## EXERCISE GOAL
Copy the blog excerpt starting at "Rain, Rain Go" and ending at "is beyond frustrating...", swapping in "annoying" wherever "frustrating" appears.
══ SOURCE
Can I Sleep On It ???

So here it is, 1.30 am and I'm struggling to write...

The scene is there, the wording isn't.  I suppose it doesn't help that I have not really been focusing on this project lately.  It feels like maybe I should back off for a few days, let it simmer and then see what comes to the surface.  Or just lug my laptop with me wherever I go and write whenever inspiration strikes... or maybe I should go back to longhand and then copy it out onto here... Decisions, decisions.

I do have housework to do and I need to set time aside for working with Eamon on his phonics chart, his numbers and writing... Just an hour would be good.  And cozy up with Hayden and read to him, as well:)

I have a routine but I think I need to set it to a specific time frame...  At least until it comes second nature to me...

And now to sleep because I won't be any good to anyone without at least six hours:)















Thursday, August 11, 2011

Rain, Rain Go Away

To be honest, I'm in a bit of a mood today... Upset at the rain, which is silly.  I try to think that the plants and trees and grass need a drink, too but when it's been raining off and on since the night before, it just gets frustrating.

Also, I'm discouraged because Andrew is tired and sore, which means he won't be going anywhere today.  I hate to see him stuck inside and I feel bad for the boys because he isn't active.  Scarring of the spine is no joke - he's in pretty much constant pain and we still haven't heard from the specialists yet, which is beyond frustrating...

So, yes, I'm grouchy :( Also, want to take the boys out and I feel like it's no good because I don't drive and I don't want them catching a cold... Sigh...

Maybe I'll do some writing later, or maybe I'll help the boys start their scrap books.  At least attaching the covers.  We might go to the library later to copy some pages... We'll see...

Onwards and upwards !!






Wednesday, August 10, 2011

What Can I Do ???

People have so many ideas about what has caused the looting and crimes that have been committed in London and the other cities affected... Poverty, hopelessness, boredom, etc... I'm not interested in excuses.  There can be no excuse for causing such damage, for hurting other people, for destroying your own and other people's community.

And now to be 'the devil's advocate'...  What exactly is the situation these young people find themselves in today ??? They are allowed to finish school at sixteen, but not allowed to vote.  They are not allowed to buy cigarettes or alcohol.  They can work but are not even paid minimum wage.  In fact, they won't be eligible for minimum wage until they are twenty-one !! They cannot drive, their hours - if they work - are severely restricted. Perhaps they have finished school but don't want to attend university... Are there any apprenticeships in the field they'd like to work in: plumbing, joinery, decorating, electrician, mechanics ???

My husband and I will do our best to raise our boys to have a good work ethic, to have respect for others, to be responsible members of their society... But is there any place like that for these young people who might not be being taught that at home: a place to learn that they matter, that they can have a positive impact on their community, that they can be respected and looked up to by the next generation ???

How much are we willing to do to ensure our young people have a future that WE wouldn't mind having ??? What can I do to not only instill in my two boys that they are loved, cared for, important, that how they feel and what they think and say and do matter but also for other young people in my area ???
════
══ RECORD EXTRACTS
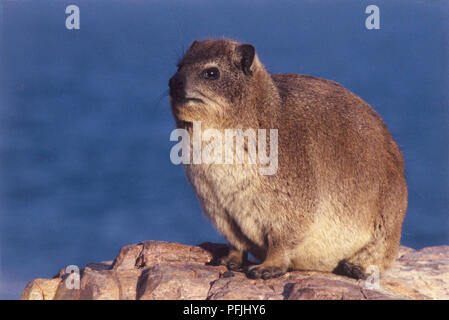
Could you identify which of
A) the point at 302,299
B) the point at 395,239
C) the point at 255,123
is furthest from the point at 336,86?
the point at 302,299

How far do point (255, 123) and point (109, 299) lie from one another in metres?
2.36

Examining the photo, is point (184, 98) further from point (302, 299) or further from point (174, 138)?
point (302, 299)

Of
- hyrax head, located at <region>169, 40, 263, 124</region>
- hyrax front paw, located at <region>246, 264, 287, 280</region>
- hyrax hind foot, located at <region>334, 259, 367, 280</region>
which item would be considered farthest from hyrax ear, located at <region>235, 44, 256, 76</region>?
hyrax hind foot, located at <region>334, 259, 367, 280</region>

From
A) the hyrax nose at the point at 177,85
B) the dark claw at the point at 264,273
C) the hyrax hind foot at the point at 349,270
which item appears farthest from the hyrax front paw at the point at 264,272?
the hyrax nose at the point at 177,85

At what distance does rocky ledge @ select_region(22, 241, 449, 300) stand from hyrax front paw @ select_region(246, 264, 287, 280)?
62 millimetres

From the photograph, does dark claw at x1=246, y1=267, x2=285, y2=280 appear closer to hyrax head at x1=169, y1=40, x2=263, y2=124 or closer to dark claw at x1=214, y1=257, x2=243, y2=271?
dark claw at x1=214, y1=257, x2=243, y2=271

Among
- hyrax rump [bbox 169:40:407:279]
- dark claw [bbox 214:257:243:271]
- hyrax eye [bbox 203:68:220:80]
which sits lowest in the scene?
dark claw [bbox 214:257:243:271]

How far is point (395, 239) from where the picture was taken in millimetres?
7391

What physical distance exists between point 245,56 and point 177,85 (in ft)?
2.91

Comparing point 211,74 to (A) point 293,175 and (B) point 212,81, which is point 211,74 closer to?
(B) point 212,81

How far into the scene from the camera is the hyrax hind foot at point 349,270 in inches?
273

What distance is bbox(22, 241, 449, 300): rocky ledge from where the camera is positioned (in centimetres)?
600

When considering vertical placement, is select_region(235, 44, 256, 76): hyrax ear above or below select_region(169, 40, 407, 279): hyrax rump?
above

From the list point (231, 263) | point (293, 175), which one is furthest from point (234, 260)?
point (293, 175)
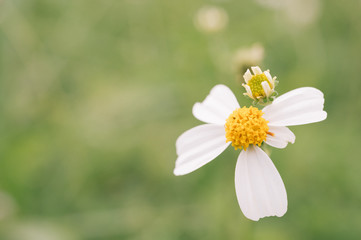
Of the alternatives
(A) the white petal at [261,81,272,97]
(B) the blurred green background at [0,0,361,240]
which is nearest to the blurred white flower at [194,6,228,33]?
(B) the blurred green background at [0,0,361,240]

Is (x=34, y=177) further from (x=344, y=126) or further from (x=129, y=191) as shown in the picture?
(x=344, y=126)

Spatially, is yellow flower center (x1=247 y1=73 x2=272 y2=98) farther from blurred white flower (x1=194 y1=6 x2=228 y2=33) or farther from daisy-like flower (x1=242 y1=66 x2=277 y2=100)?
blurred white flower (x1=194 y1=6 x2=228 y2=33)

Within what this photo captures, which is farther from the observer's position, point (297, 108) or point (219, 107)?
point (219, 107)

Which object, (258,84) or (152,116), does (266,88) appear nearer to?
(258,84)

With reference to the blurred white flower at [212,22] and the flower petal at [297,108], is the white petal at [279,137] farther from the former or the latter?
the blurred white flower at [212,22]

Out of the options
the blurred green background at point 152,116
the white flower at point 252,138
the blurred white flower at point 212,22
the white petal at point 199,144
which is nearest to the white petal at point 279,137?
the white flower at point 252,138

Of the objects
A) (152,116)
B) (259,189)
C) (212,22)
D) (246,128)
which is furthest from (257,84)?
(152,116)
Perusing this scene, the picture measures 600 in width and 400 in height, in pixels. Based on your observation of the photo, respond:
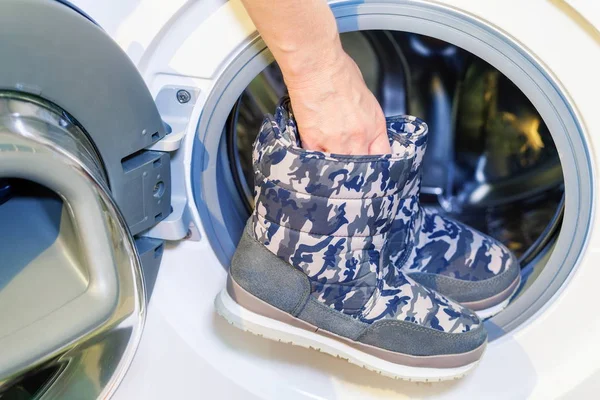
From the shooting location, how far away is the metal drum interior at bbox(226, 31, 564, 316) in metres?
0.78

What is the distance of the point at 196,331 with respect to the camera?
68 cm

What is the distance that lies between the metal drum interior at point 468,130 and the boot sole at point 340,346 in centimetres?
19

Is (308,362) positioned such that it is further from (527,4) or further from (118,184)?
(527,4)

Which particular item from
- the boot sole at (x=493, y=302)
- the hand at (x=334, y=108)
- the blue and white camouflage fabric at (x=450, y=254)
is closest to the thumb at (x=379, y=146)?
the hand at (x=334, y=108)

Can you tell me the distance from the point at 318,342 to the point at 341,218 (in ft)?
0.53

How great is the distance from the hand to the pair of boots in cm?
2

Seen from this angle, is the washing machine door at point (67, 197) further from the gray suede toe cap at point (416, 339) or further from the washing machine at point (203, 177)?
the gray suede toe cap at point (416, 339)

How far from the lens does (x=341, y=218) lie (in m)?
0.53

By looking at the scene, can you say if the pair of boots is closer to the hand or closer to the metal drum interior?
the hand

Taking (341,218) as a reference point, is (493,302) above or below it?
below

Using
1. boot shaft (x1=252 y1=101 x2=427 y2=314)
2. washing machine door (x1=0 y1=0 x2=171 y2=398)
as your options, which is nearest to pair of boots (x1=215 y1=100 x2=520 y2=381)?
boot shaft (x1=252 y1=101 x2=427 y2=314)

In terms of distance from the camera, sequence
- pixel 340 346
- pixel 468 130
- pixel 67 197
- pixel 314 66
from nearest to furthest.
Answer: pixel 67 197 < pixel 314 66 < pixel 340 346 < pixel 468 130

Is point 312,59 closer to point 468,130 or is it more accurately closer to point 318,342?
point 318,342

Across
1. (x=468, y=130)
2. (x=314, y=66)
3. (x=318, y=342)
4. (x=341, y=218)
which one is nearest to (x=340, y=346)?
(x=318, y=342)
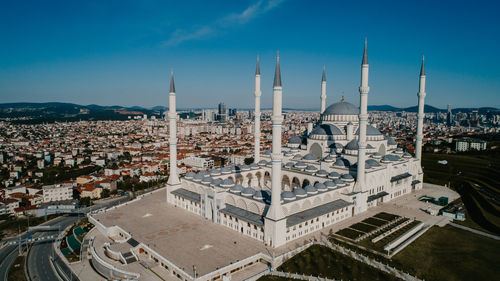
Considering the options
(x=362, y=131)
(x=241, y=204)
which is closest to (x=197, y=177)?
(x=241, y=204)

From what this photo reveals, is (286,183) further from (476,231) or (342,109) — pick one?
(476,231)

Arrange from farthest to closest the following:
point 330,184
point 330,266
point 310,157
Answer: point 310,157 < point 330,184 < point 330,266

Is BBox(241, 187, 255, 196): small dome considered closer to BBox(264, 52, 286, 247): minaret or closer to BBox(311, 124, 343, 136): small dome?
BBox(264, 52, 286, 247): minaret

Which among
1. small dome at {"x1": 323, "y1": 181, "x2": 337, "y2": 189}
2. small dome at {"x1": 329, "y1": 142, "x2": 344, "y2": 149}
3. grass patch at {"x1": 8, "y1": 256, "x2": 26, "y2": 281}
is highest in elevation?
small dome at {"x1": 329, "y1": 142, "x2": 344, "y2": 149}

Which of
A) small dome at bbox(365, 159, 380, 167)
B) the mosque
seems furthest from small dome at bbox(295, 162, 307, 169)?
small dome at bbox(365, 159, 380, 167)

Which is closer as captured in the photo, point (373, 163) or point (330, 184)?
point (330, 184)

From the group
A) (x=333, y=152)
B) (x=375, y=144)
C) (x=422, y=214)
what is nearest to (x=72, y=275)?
════
## ANSWER FOR THE TASK
Rain, Rain Go Away

To be honest, I'm in a bit of a mood today... Upset at the rain, which is silly.  I try to think that the plants and trees and grass need a drink, too but when it's been raining off and on since the night before, it just gets annoying.

Also, I'm discouraged because Andrew is tired and sore, which means he won't be going anywhere today.  I hate to see him stuck inside and I feel bad for the boys because he isn't active.  Scarring of the spine is no joke - he's in pretty much constant pain and we still haven't heard from the specialists yet, which is beyond annoying...